In a statement , Bradley Belt, executive director of the Pension Benefit Guaranty Corp. (PBGC), cautioned Northwest Airlines and Delta Airlines that their bankruptcy filings did not absolve them of their pension responsibilities.
“If those (pension) contributions are not made, workers and retirees will be placed at greater risk of losing promised benefits,” Belt asserted. “The financial challenges facing the airline industry are significant, but nothing in the bankruptcy code requires companies to skip their pension funding payments. Indeed, these companies will continue to pay for fuel, wages, health care, utilities and aircraft leases. As long as companies remain in operation with ongoing pension plans, they have a legal obligation to meet their funding requirements.”
Also Thursday, Belt’s agency released its preliminary estimates of the financial conditions of the two carriers’ plans.
Belt said Delta’s pension program is underfunded by $10.6 billion ($17.5 billion in liabilities with $6.9 billion in assets) while Northwest’s pension is $5.7 billion underfunded ($11.5 billion in liabilities with $5.8 billion in assets). He said the agency estimated it would be responsible for $8.4 billion from the Delta pension program and $2.8 billion from Northwest Airlines if the companies turned over their plans to Belt’s department.
In a statement on Delta’s Web site, CEO Gerald Grinstein warned that his company’s ability to continue to fund itspension program was far from a sure thing.
“The company is continuing to pursue pension reform legislation that might make the plans more affordable,” Grinstein claimed. “However, because of Delta’s growing financial pressures, there can be no guarantees – even with pension reform – about the future of Delta’s qualified defined benefit pension plans.

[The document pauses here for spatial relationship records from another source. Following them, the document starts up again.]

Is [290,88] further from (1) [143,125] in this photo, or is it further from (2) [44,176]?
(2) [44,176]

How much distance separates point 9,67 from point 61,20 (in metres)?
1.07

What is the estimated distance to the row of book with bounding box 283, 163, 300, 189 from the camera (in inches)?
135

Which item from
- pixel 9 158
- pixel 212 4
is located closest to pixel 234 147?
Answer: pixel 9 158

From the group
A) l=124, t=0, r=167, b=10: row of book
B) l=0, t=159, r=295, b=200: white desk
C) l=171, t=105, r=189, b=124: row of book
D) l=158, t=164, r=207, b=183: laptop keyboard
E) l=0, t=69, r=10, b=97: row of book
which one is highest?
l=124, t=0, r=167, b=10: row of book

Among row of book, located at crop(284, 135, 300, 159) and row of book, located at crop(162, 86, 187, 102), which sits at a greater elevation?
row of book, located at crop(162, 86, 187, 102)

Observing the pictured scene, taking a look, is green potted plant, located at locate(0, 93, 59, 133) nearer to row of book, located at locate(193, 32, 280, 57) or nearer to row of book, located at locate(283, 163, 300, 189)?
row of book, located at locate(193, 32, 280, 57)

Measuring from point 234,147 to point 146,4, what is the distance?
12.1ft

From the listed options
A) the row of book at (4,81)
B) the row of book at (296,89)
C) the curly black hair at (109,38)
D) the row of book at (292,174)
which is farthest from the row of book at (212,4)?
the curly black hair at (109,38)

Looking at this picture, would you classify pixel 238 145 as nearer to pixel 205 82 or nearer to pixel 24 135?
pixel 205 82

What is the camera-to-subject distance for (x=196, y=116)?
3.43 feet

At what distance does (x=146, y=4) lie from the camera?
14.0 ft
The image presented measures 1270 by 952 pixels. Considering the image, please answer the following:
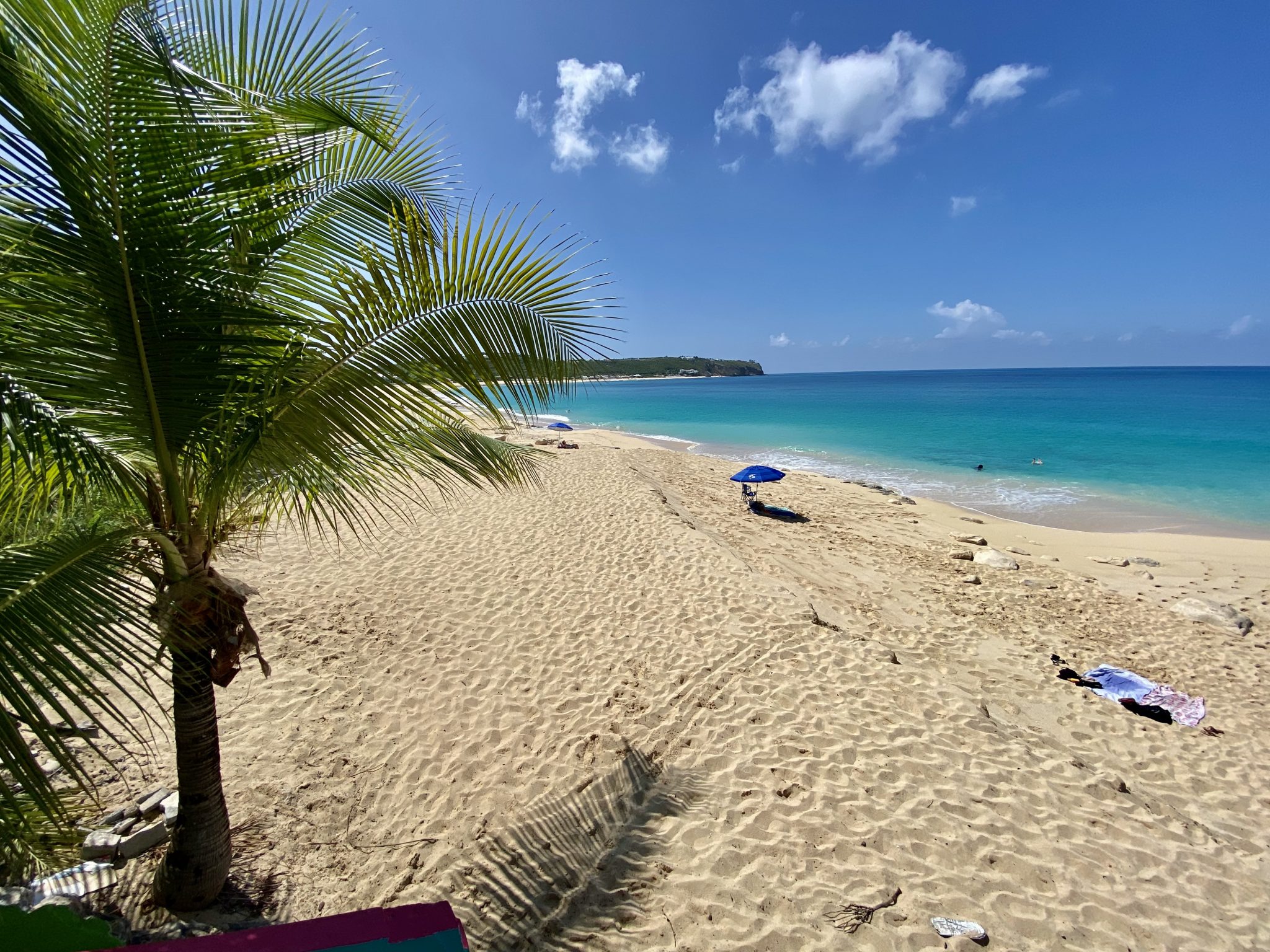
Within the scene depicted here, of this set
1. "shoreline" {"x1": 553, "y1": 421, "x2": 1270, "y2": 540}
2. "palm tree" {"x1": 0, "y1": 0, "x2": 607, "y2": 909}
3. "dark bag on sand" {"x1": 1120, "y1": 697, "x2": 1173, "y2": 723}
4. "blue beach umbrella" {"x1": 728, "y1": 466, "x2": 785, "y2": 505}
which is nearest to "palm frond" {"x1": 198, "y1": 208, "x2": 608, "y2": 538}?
"palm tree" {"x1": 0, "y1": 0, "x2": 607, "y2": 909}

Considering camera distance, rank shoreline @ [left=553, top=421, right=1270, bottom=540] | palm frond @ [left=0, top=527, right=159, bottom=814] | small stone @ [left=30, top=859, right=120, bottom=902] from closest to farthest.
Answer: palm frond @ [left=0, top=527, right=159, bottom=814] → small stone @ [left=30, top=859, right=120, bottom=902] → shoreline @ [left=553, top=421, right=1270, bottom=540]

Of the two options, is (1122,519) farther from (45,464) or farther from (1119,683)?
(45,464)

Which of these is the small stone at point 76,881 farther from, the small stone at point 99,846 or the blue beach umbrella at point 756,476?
the blue beach umbrella at point 756,476

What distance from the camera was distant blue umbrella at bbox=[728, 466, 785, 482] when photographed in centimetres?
1400

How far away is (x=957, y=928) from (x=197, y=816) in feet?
14.5

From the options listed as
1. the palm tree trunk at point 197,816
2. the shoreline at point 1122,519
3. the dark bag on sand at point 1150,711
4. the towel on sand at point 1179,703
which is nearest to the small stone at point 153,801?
the palm tree trunk at point 197,816

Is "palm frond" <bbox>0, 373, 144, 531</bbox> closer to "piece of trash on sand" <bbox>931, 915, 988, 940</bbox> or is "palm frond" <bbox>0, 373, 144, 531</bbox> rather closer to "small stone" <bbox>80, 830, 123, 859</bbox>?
"small stone" <bbox>80, 830, 123, 859</bbox>

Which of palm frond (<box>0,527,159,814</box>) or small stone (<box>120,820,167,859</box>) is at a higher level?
palm frond (<box>0,527,159,814</box>)

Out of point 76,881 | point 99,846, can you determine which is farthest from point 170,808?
point 76,881

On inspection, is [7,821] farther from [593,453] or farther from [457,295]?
[593,453]

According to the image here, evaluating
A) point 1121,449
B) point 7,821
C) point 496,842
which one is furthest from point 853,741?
point 1121,449

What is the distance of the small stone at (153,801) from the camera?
12.4ft

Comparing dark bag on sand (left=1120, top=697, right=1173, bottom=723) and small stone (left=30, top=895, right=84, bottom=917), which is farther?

Ultimately, what we can afford in the future airline business environment, as well as the nature of any legislation, will determine what is possible,” Grinstein asserted.
Northwest’s Web statement about its bankruptcy filing is here .
The PBGC has been struggling under the weight of plans from the aviation sector in recent years with both United (See Judge Affirms Ruling For United’s Pension Plan Termination ) and US Airways (See USAir, PBGC Unveil Deal for Pension Claims ) turning plans over to Belt’s agency.